5. Make consent part of validation in front-end frameworks
Today consent is generally dealt with through cookie banners or individual flags set at runtime in a form flow. Consent can and should be a part of the validation module of all front-end frameworks. If we already know at runtime what data is being collected (because we’re validating for it) these same validators could be used to check for context. Tools like the fine-grained data policy model described above would permit any engineer to extend these validations to sensibly check for data type and consent.
We already use validation against field types to generate business logic checks for data type, structure, etc. This must be extended to ensure that field labels ascribe whether consent should be collected automatically and provide a central consent tracking service at application runtime so that user consent is unified throughout application usage. These steps make it harder for systems to accidentally fail to register consent choices or communicate a user’s rights.
6. An immutable privacy log
Every application should persist a hashed record of privacy related actions. Such a log would enable engineers to reliably track user rights and privacy activities through application and user lifecycle and demonstrate the decisions made in the privacy CI pipeline.
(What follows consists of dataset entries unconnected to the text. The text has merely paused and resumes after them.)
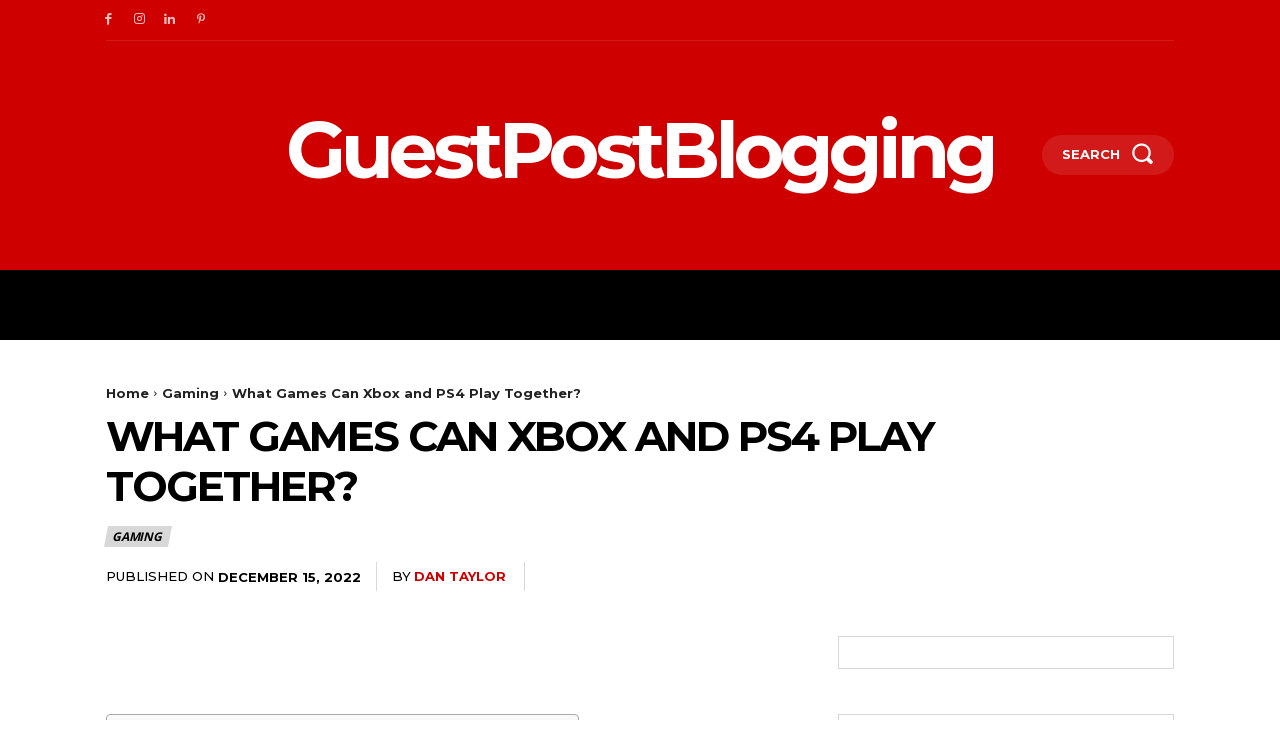

--- FILE ---
content_type: text/html; charset=utf-8
request_url: https://www.google.com/recaptcha/api2/aframe
body_size: 267
content:
<!DOCTYPE HTML><html><head><meta http-equiv="content-type" content="text/html; charset=UTF-8"></head><body><script nonce="hu01L9BaGXmuBLZQ-gq18A">/** Anti-fraud and anti-abuse applications only. See google.com/recaptcha */ try{var clients={'sodar':'https://pagead2.googlesyndication.com/pagead/sodar?'};window.addEventListener("message",function(a){try{if(a.source===window.parent){var b=JSON.parse(a.data);var c=clients[b['id']];if(c){var d=document.createElement('img');d.src=c+b['params']+'&rc='+(localStorage.getItem("rc::a")?sessionStorage.getItem("rc::b"):"");window.document.body.appendChild(d);sessionStorage.setItem("rc::e",parseInt(sessionStorage.getItem("rc::e")||0)+1);localStorage.setItem("rc::h",'1768987140927');}}}catch(b){}});window.parent.postMessage("_grecaptcha_ready", "*");}catch(b){}</script></body></html>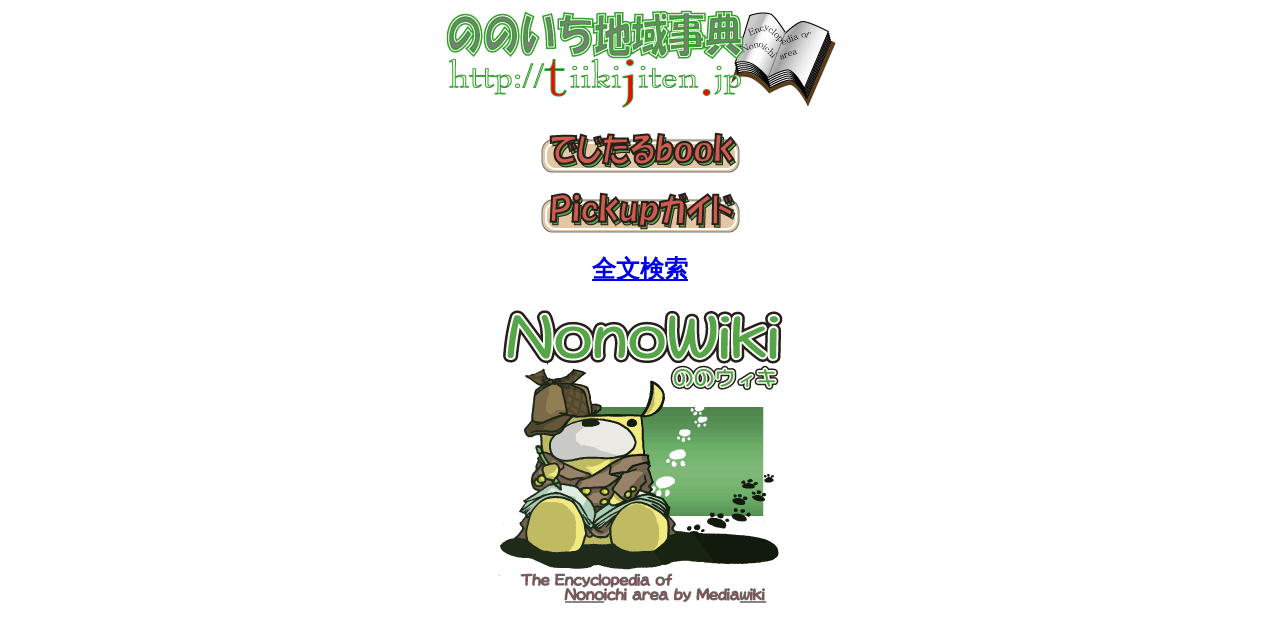

--- FILE ---
content_type: text/html; charset=UTF-8
request_url: http://tiikijiten.jp/index.php/MediaWiki:Import-logentry-upload-detail
body_size: 547
content:
<meta name='viewport' content='initial-scale=1, maximum-scale=1'><center><img src='http://tiikijiten.jp/~common/error/title.gif' /><br /><br /><a href='http://tiikijiten.jp/~digibook/'>
	<img src='http://tiikijiten.jp/~common/error/digitalbook.gif' /></a><br /><br /><a href='http://tiikijiten.jp/~pickup/'>
	<img src='http://tiikijiten.jp/~common/error/pickupguide.gif' /></a><br /><h2><a href='http://tiikijiten.jp/~common/search.php'>全文検索</a></h2><img src='http://tiikijiten.jp//~common/error/nonowiki.gif' /><br /></center>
Trust through transparency
Transparency and privacy might seem strange bedfellows, but they’re actually closely linked. Think back to Dr. Cavoukian’s sixth principle of privacy by design: visibility and transparency. A commitment to building trustworthy systems applies to the very tools building those systems. Then every engineer, even without deep training, can do a better job of baking privacy into their code while also reducing friction between engineering and legal teams.
As software engineers, we build the systems that billions rely upon for their finances, safety, health and wellbeing. Our tools and processes must reflect the seriousness of our responsibility to respect users’ data. A post-hoc approach to privacy is labor-intensive and risky. It is fundamentally reactive, unable to scale with the rapid growth of the systems that power our world.
By equipping engineers with the tools to implement privacy by design within the SDLC, we build better, safer and more respectful systems. On an operational level, we reduce the pain of fixing issues in production, enabling our teams to focus on innovation instead of scrambling to achieve after-the-fact compliance. On a cultural level, we deliver systems that genuinely earn users’ trust, which are the only systems worth building in the 2020s.
For years, engineers left AppSec as an afterthought. Today, it’s almost impossible to think of the typical SDLC without AppSec embedded into it. We can and must follow a parallel approach with privacy.